Unbalanced Cluster I/O Operations

I have a 3 master/data nodes cluster + 1 kibana client node using elasticsearch version 7.17.4
The cluster is deployed on Nutanix.
I'm using auditbeat, packetbeat, filebeat and elastic agent as sources of data.
Recently the cluster become unstable and keep going down, what I noticed from stack monitoring is that right before the crash 1 specific node is always reaching high level of I/O operations comparing to the rest of nodes 5000/s comparing to 1000/s or less.
In all my configurations I was prudent to specify all 3 data nodes as Elasticsearch Output hosts, and from what I know beats always split charge on all outputs almost evenly.

Can you see any possible issue or path to track ?

I think there might be a slight misunderstanding in how Elasticsearch works (I've seen a similar issue before, so I'll try to explain what is going on).

Elasticsearch stores the data it ingests (documents) in Indices (indexes), but these indices are really backed by shards. That means that the documents ingested will be written to these backing shards. Elasticsearch distributes these shards across the nodes in the cluster to "balance" it. Elasticsearch unfortunately only knows of one (1) way to "balance" a cluster, via number of shards on a node. This means that Elasticsearch will always try to allocate new shards to the node with the least number of shards.

This can cause issues if one of your nodes is a few shards lower than your other nodes, as Elasticsearch can then schedule a lot of actively written to indices (and thus shards) onto the same node, causing it to receive a far high amount of activity then other nodes in the cluster. This is probably the issue you're seeing here. By default, all of the Elastic Beats products write to indices with a single shard backing it (and generally one (1) replica). So, what probably happened was one of the nodes in your cluster had a few shards less than the other nodes. When the Beats indices rolled over, they were mainly allocated to this one (1) node. Thus, this one (1) node is now receiving the majority of traffic, and therefore has a far higher load.
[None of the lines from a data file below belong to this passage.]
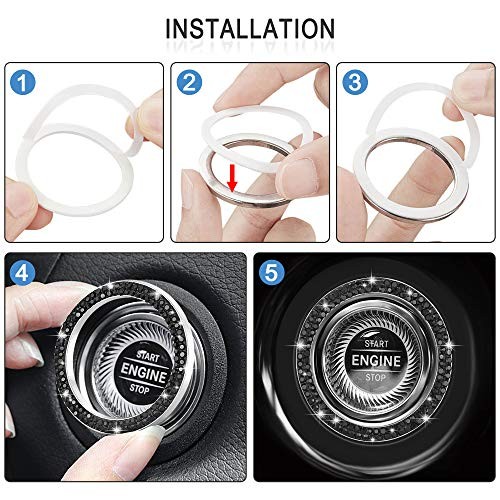 INSTALLATION

1

2

3

4

START
ENGINE
STOP

5

START
ENGINE
STOP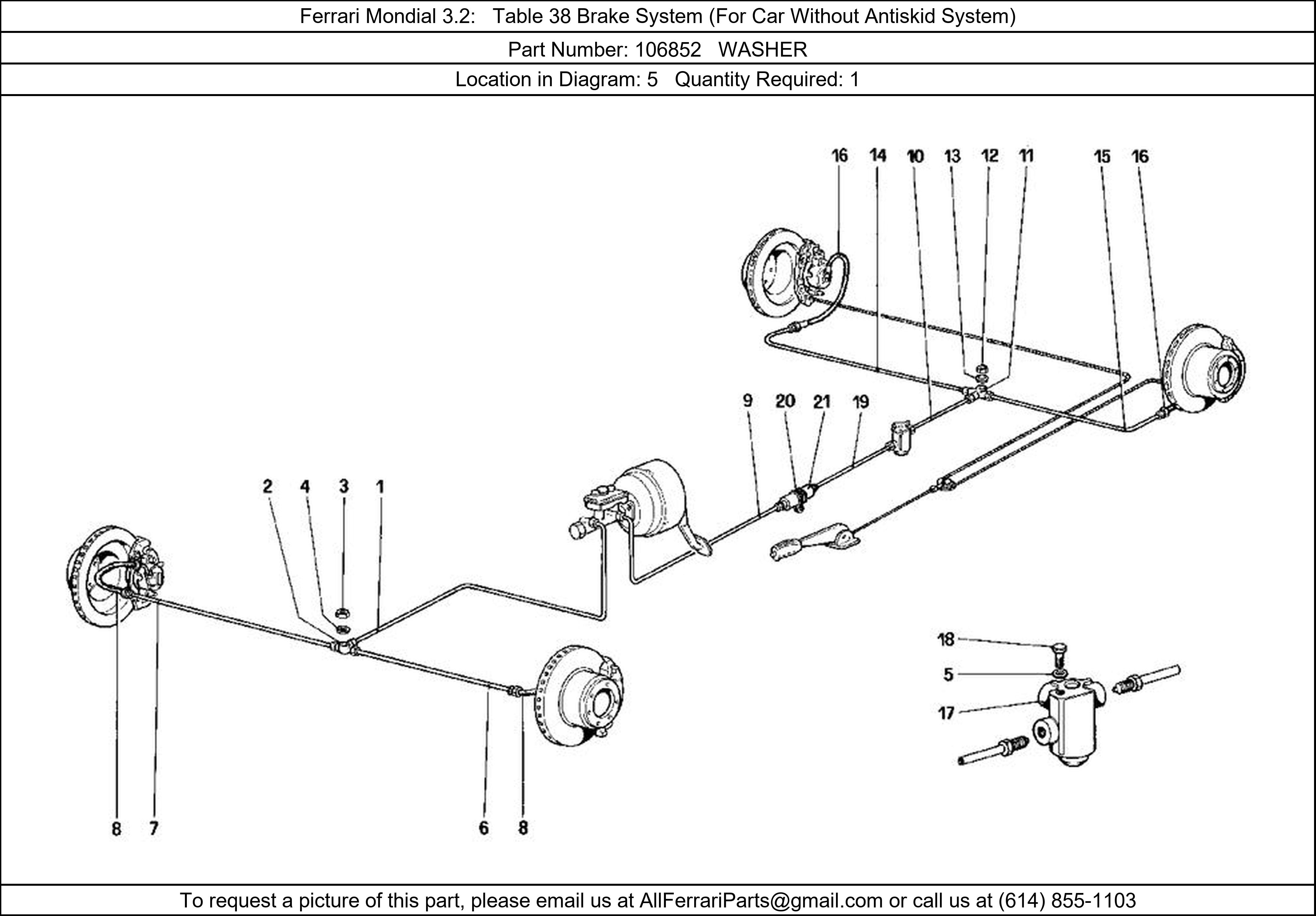 Ferrari Mondial 3.2: Table 38 Brake System (For Car Without Antiskid System)

Part Number: 106852 WASHER

Location in Diagram: 5 Quantity Required: 1

16 14 10 13 12 11 15 16

9 20 21 19

2 4 3 1

18

5

17

8 7 6 8

To request a picture of this part, please email us at AllFerrariParts@gmail.com or call us at (614) 855-1103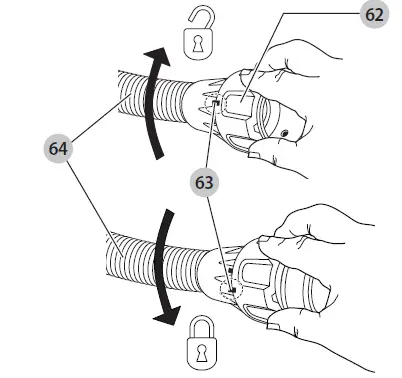 62

64

63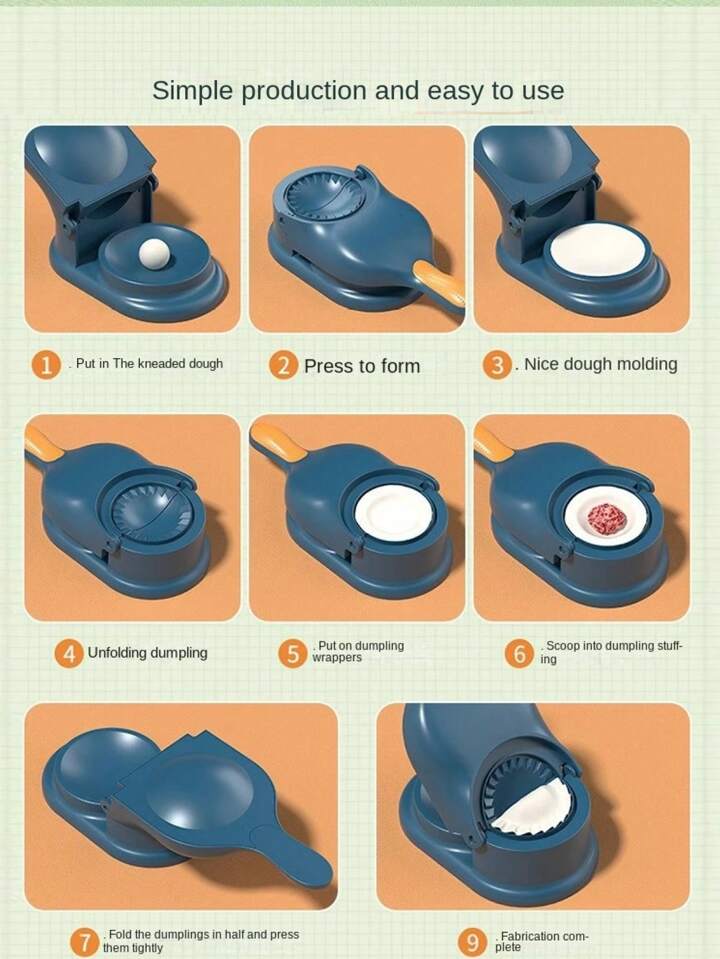 Simple production and easy to use

1 . Put in The kneaded dough

2 Press to form

3 . Nice dough molding

4 Unfolding dumpling

5 . Put on dumpling wrappers

6 . Scoop into dumpling stuffing

7 . Fold the dumplings in half and press them tightly

9 . Fabrication complete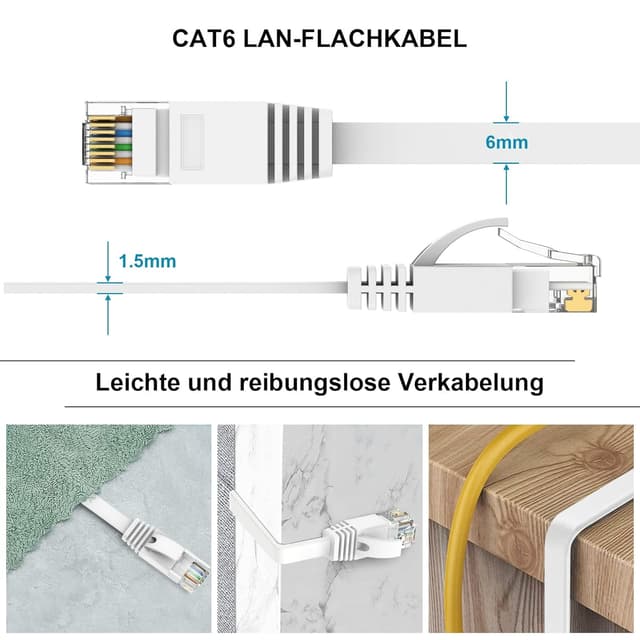 CAT6 LAN-FLACHKABEL

6mm

1.5mm

Leichte und reibungslose Verkabelung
There are a few possible "solutions"/workarounds here:

  1. Change the default shard count for the Beats indices from one (1) to the number of nodes in your cluster. This would ensure that all nodes are actively written to, therefore the load will be evenly spread across all nodes.
    • This does have some minor downsides
      1. You will have more shards in your cluster (this has substantially been reduced as a downside over the last few releases as scalability with many shards has been greatly improved, so if you're on a newer release it shouldn't be as large of a downside).
      2. It requires modifying the default settings of Elastic products (again a very minor downside, but some people might not like/want to modify defaults)
  2. Split the data into more manageable indices. I see you mention the use of Beats, another option would be to use the Elastic Agent which provides the majority of the functionality as Beats but has some additional features. One of those "features" is that it uses the data stream convention, which inherently breaks down the data into smaller indices, which can then be more evenly distributed.
    • This also has some minor downsides
      1. Like option 1, this does result in more shards in the cluster overall
      2. Elastic Agent doesn't have all the modules/integrations that Beats does, so the functionality isn't 100% equal, meaning depending on your use case this may not be an option.
      3. There is still a chance you could be really unlucky and you could still have multiple high activity indices/shards allocated to the same node, causing a similar issue again. (But you'd probably need to be really unlucky).
  3. Increase the resources on your Elasticsearch nodes to be able to account for/handle being assigned many high active indices. While this might sound wrong, remember that Elasticsearch is intended to be highly available, so if you have a cluster of 3 nodes, you should really be able to handle having one of those nodes go offline and the other 2 nodes being able to take over the load of the node that is offline.
    • This does have one minor downside
      1. If you have really unbalanced index activity, you could end up needing significant number of resources that might be idle if they aren't the active node.

For me, when I was seeing this issue, I ended up switching most of the setup to option 2, Elastic Agent, which greatly reduced the number of times a single node in my cluster would be overburdened by many highly active indices.


Thnak you very much Ben, your answer is very explanatory
for this option

I did mention that I'm using elastic agent so I'm only using beats for missing features or special cases.
and for splitting data

even with beats I use lifecycle management to rollover small indices.

I think what I still have to try is to increase the number of shards
or maybe it's time to increase the resources, what I have now is surpaced.

Thank you.

I checked shards distribution and everything was looking great.
the issue ended by extending rams and now the cluster is stable.